Scraped caption text data:
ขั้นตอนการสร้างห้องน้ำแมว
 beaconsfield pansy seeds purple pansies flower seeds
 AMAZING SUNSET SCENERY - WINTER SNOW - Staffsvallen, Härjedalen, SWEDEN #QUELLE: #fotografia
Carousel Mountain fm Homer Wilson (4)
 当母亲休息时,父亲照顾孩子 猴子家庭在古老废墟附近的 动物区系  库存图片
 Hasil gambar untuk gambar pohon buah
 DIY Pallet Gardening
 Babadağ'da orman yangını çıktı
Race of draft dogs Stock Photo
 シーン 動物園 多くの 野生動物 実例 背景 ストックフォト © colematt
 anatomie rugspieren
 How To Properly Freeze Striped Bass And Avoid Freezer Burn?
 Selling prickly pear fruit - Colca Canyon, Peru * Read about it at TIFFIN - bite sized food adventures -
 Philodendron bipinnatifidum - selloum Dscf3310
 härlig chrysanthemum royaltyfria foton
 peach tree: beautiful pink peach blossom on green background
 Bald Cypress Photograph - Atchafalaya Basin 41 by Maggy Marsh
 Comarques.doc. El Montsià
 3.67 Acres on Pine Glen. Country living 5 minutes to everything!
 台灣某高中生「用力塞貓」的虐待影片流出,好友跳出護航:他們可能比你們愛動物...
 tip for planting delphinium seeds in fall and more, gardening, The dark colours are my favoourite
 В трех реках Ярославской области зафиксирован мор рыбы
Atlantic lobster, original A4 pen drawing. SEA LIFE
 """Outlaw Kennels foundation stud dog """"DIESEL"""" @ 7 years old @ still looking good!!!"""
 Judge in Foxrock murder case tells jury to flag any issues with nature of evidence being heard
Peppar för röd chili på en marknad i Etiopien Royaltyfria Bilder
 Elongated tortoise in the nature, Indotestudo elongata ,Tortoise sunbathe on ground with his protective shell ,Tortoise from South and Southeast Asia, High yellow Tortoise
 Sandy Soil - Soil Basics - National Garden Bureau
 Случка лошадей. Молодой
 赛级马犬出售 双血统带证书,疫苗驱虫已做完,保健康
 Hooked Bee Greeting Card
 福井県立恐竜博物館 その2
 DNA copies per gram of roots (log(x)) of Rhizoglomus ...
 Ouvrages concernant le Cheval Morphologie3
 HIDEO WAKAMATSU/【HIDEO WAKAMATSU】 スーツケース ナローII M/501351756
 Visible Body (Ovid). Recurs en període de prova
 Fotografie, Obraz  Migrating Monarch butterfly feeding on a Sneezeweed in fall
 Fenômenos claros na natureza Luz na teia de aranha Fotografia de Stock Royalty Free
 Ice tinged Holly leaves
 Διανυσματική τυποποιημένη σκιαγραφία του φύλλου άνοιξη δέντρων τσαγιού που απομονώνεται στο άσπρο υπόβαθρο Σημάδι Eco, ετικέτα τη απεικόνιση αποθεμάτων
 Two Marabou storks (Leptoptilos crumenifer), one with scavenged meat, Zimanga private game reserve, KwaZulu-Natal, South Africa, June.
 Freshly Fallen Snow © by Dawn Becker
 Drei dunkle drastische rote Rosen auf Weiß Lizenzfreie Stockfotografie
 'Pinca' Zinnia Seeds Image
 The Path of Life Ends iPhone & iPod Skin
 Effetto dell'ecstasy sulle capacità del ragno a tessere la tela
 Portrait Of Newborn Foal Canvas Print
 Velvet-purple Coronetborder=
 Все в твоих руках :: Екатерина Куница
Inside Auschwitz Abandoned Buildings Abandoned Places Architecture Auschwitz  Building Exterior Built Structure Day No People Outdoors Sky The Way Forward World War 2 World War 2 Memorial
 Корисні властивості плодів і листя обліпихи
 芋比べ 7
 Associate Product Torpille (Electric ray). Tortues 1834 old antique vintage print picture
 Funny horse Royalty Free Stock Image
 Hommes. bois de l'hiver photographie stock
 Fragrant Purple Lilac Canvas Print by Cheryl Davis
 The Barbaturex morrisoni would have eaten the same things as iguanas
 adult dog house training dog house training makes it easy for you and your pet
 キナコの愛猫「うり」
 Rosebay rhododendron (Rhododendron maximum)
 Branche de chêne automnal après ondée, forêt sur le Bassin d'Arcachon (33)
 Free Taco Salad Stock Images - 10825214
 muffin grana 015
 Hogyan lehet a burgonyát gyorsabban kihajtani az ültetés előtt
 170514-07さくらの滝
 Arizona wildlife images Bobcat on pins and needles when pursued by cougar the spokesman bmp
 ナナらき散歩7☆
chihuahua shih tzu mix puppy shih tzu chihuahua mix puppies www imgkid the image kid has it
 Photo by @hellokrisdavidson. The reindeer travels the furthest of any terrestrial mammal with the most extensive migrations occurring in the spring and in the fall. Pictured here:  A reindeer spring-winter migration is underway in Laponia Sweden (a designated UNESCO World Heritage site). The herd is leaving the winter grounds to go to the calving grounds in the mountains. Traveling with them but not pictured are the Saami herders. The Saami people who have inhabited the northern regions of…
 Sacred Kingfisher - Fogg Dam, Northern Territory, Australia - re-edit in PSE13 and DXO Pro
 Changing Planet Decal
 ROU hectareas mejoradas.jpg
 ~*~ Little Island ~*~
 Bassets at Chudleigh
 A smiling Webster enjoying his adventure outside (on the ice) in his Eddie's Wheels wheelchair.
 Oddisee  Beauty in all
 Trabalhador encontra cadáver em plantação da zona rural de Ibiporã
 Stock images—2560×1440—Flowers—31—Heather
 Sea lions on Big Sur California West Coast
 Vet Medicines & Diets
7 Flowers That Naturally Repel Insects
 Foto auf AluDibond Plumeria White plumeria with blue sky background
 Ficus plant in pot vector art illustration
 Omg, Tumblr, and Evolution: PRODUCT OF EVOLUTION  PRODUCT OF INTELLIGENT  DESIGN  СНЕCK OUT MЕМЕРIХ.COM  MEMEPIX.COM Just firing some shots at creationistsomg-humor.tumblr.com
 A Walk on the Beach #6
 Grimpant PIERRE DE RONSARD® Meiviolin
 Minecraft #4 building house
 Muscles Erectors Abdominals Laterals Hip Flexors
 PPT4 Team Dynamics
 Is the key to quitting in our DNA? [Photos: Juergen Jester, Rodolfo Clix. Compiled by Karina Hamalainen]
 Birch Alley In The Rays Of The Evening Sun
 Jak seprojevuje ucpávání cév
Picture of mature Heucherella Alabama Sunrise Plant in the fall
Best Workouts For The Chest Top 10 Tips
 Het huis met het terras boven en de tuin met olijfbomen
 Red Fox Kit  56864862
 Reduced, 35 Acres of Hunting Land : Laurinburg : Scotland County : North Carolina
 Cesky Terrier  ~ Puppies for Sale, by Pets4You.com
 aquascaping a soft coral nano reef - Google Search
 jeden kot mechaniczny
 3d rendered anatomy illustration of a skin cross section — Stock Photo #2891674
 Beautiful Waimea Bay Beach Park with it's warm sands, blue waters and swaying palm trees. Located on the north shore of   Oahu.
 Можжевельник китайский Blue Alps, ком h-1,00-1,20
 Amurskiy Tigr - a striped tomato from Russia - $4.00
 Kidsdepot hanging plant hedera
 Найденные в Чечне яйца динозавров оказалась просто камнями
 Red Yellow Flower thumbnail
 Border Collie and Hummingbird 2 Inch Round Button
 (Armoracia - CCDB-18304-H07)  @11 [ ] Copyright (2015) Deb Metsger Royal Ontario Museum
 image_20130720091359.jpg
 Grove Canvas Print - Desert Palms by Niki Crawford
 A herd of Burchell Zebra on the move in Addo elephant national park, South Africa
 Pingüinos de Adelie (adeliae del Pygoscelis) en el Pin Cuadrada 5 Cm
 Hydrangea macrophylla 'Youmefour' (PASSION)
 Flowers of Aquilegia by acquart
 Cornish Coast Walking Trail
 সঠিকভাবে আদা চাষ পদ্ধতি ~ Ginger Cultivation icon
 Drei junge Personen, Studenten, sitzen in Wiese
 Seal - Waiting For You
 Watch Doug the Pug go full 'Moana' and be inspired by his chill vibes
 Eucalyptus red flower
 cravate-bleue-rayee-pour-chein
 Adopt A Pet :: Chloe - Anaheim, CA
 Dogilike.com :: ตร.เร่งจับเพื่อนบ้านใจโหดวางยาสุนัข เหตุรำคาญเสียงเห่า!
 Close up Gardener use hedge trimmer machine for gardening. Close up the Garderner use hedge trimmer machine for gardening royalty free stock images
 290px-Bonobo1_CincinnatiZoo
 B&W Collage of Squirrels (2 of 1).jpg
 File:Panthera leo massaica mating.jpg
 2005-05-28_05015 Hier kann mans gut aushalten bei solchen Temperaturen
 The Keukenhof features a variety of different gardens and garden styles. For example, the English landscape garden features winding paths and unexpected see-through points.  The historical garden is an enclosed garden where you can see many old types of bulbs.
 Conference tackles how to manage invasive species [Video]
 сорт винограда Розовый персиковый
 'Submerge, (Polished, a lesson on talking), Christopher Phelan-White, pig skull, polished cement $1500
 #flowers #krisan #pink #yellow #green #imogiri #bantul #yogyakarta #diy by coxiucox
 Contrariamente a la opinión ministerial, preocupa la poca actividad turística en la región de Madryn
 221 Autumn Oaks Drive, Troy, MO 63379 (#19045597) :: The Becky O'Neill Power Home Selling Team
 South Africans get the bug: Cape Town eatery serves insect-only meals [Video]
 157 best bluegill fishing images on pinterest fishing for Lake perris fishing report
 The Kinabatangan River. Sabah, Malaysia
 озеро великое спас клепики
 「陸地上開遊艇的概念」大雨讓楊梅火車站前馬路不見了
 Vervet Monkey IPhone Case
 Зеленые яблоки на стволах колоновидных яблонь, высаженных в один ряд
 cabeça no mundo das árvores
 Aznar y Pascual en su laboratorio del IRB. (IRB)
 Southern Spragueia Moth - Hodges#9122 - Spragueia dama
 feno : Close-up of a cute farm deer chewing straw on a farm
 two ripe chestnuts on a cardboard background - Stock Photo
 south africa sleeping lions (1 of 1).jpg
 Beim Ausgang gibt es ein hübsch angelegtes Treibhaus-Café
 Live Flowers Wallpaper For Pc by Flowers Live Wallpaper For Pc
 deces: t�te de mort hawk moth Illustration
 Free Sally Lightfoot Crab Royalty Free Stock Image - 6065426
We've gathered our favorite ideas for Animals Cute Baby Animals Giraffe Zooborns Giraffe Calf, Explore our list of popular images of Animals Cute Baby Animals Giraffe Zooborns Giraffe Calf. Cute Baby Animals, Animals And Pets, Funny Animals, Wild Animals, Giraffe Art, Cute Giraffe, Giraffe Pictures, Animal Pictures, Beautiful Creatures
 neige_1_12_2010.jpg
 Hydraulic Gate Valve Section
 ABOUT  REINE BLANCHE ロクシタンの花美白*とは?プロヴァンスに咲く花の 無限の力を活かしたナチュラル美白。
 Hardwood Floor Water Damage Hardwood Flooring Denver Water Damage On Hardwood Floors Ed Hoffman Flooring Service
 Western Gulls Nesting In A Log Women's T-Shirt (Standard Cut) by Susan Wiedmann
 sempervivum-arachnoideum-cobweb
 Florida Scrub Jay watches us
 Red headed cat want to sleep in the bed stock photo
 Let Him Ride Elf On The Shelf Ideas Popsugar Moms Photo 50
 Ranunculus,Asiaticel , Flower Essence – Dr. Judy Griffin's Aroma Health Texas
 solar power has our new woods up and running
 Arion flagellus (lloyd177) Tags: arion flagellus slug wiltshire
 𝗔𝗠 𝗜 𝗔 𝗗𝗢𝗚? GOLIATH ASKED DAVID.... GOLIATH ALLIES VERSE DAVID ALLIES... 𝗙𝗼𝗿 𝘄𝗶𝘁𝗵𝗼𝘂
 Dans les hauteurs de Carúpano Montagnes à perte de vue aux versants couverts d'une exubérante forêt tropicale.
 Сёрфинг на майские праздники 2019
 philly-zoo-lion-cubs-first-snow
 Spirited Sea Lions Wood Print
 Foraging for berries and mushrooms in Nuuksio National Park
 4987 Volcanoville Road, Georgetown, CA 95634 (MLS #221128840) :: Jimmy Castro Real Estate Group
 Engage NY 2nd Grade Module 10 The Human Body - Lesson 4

[TO DO]:
Work through the records above and count the lines that hold the string "Beach". Please give only that figure.

[SOLVED EXERCISE]:
2